BEGIN Text passage

The “Spring Fling” was a hit. Kids flood out of the doors, smiles over their faces, their hair damp with sweat, the usual signs that a school dance went well. My chaperone duties are almost over, all that remains is supervising the student clean up crew. I work at a boarding school on Vancouver Island and my duties range from dorm parent to outdoor educator to school dance chaperone. As the kids clean they recap the night, talking about everything that happened at the dance, who went with whom and so on. I hold a broom in my hand and see time stretched out far yet wrapping around in a circle. I see lines intersecting: fate, decisions made, deja vu all twisting together.
If I pull at the lines I can ferry myself back in time to October 2016, I am in grade 10 and I am sweeping up the fallen banners and decorations from the floor of our cafeteria turned dance floor, the Homecoming Dance successful as ever. Over the speakers our chaperone Mr. Latessa plays Spirit in the Sky as I help two of the cool seniors with the clean up. Sixteen year old me ravenous for their attention, doing everything I can to make them laugh. While we clean Mr. Latessa fiddles with the speakers against the back wall of the cafeteria looking awkward yet content, an alien who has just put on a suit for the first time in a while. As always, days old scruff covers his face. He’s making jokes with us and he stays until we have cleaned everything up, locked the doors, and our parents have picked us up. I remember that more clearly than the dance itself.
Besides chaperoning Mr. Latessa taught video production, ran the morning news, and did a whole lot of other stuff to help the school run. When you walked into my high school his classroom was the third door on the right. His hair was always a bit greasy and slicked back, he smelled like the tobacco he sometimes chewed. I hated that smell. He always looked disheveled in some sort of Hawaiian shirt like he was waiting for the day to end so he could go to a Jimmy Buffet concert. As a freshman I took his video production class and produced some of the most mailed in, last second, no effort videos of all time (for an example I made a stop motion movie called Chick Magnet where I cut out pictures of baby chickens and a picture of a magnet and the chicks moved towards the magnet, Spielberg who?) Mr. Latessa knew I wasn’t trying and gave me plenty of shit for it. Despite my lack of effort in his class he saw something in me and brought me into the fold of his baby, the morning news production team, HNN (Husky News Network, our mascot was a husky).

END Text passage
BEGIN Supplied material

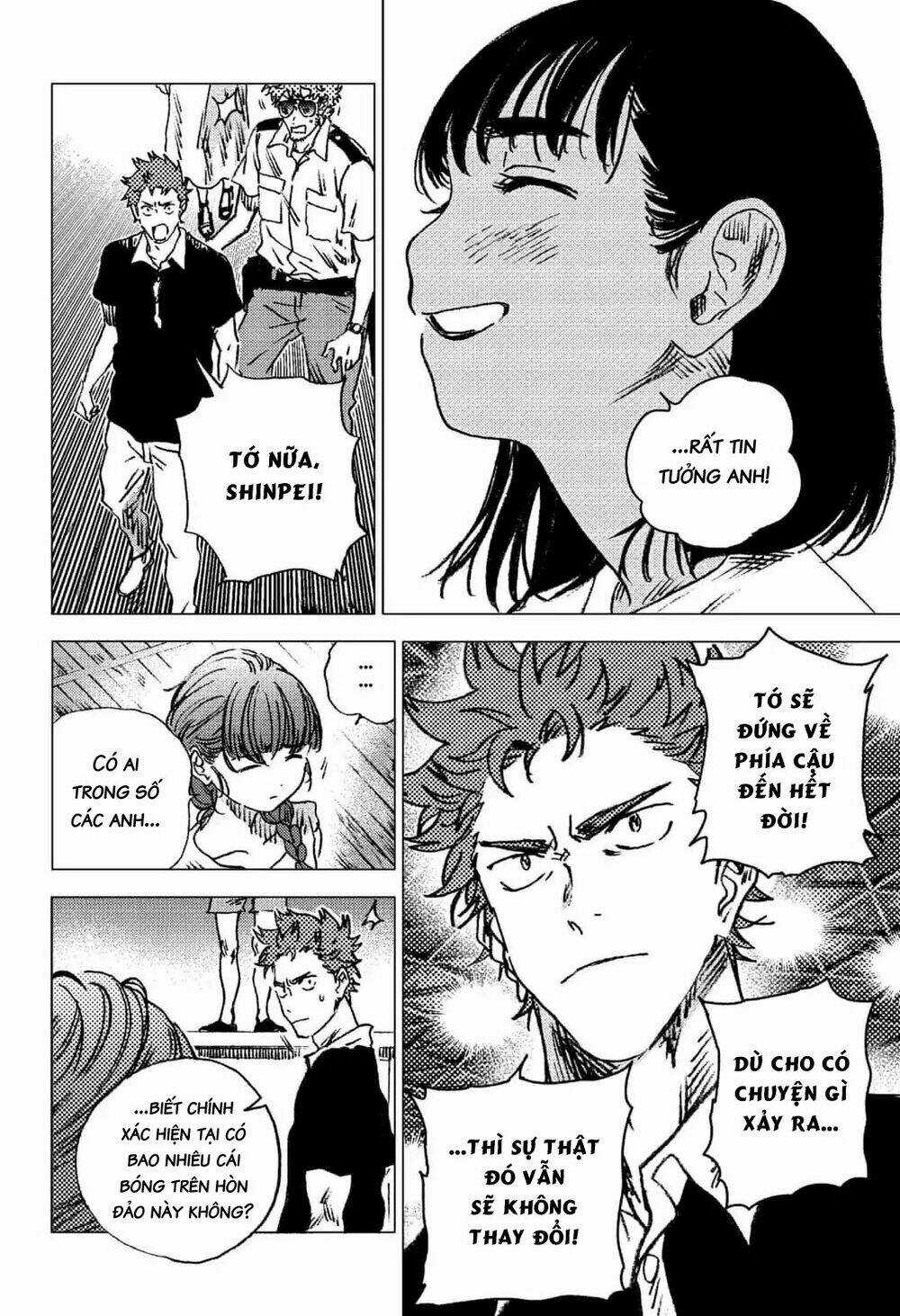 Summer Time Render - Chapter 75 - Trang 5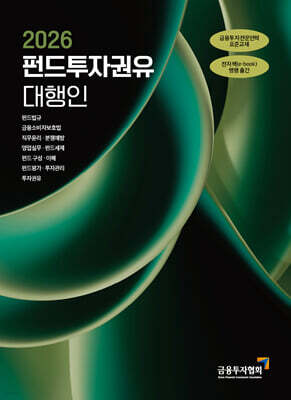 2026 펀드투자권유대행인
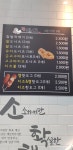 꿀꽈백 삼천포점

END Supplied material
BEGIN Supplied material

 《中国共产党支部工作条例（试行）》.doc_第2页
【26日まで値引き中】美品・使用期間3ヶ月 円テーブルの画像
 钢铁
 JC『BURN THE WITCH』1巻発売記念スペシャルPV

END Supplied material

■ What you need to do:
**1)** How would you render this sentence from the chaperone essay in Spanish: "As always, days old scruff covers his face."?
**2)** Could you write out the part of the chaperone essay that runs from "If I pull at" down to "the dance itself.", word for word?

■ Answers per task:
**1)** Como siempre, una barba de varios días le cubre la cara.

**2)**
If I pull at the lines I can ferry myself back in time to October 2016, I am in grade 10 and I am sweeping up the fallen banners and decorations from the floor of our cafeteria turned dance floor, the Homecoming Dance successful as ever. Over the speakers our chaperone Mr. Latessa plays Spirit in the Sky as I help two of the cool seniors with the clean up. Sixteen year old me ravenous for their attention, doing everything I can to make them laugh. While we clean Mr. Latessa fiddles with the speakers against the back wall of the cafeteria looking awkward yet content, an alien who has just put on a suit for the first time in a while. As always, days old scruff covers his face. He’s making jokes with us and he stays until we have cleaned everything up, locked the doors, and our parents have picked us up. I remember that more clearly than the dance itself.